At construction time, the number of estimators is specified. There must be at least two estimators in order to compute Rhat. Samples from the Markov chains are provided to this class via the `update(int,double)` method.

### Normality Assumptiosn

These estimates make nomality assumptions for the samples which are not justified at samller sample sizes for all ditribution shapes. It may help to transform samples on a [0,1] scale using the inverse logistic (logit) transform, and samples representing ratios in [0,infinity) using a log transform.

************

(WRITTEN REQUEST A): According to the passage on Rhat estimation, what is the minimum number of estimators needed to compute Rhat?

(DATA LINES):
************

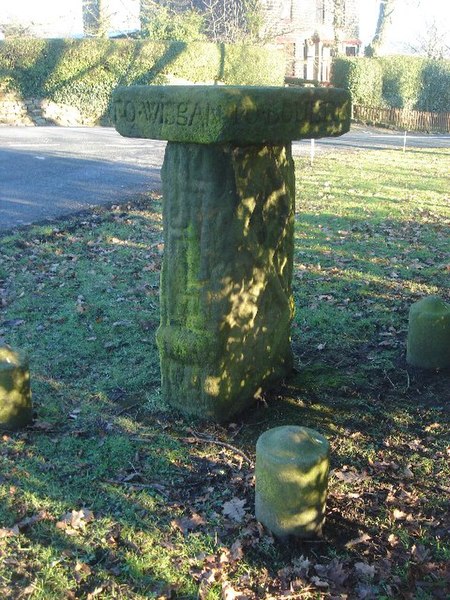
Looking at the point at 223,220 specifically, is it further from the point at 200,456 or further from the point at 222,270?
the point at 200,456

************

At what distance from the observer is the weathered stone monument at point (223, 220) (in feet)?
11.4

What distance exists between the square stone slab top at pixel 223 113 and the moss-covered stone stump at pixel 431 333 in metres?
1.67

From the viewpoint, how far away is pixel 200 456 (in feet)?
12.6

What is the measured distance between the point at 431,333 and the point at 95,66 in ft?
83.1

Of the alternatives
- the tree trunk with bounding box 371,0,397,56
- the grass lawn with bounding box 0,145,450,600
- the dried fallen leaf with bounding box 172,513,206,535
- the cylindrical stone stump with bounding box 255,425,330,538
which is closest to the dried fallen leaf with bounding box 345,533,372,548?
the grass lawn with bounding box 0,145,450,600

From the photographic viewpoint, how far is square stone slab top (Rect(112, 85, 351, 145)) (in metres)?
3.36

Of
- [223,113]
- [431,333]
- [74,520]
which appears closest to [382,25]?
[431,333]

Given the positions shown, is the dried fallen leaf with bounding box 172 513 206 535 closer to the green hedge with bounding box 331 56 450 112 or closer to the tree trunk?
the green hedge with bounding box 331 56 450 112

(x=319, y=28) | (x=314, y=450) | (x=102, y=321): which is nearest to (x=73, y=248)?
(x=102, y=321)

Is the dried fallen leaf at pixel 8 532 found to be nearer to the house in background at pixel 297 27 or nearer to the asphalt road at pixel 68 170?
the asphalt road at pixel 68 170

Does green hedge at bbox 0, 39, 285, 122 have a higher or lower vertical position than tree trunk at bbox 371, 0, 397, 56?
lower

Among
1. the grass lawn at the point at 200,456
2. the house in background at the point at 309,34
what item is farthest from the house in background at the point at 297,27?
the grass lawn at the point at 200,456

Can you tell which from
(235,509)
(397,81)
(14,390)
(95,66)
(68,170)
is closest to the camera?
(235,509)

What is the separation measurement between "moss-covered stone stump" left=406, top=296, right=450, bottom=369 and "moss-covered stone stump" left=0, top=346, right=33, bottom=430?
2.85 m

************

(WRITTEN REQUEST B): From the listing, extract every line that contains the string "distance", treating case as significant.

(EXERCISE SOLUTION A): At least two estimators.

(EXERCISE SOLUTION B):
At what distance from the observer is the weathered stone monument at point (223, 220) (in feet)?
What distance exists between the square stone slab top at pixel 223 113 and the moss-covered stone stump at pixel 431 333 in metres?
What is the measured distance between the point at 431,333 and the point at 95,66 in ft?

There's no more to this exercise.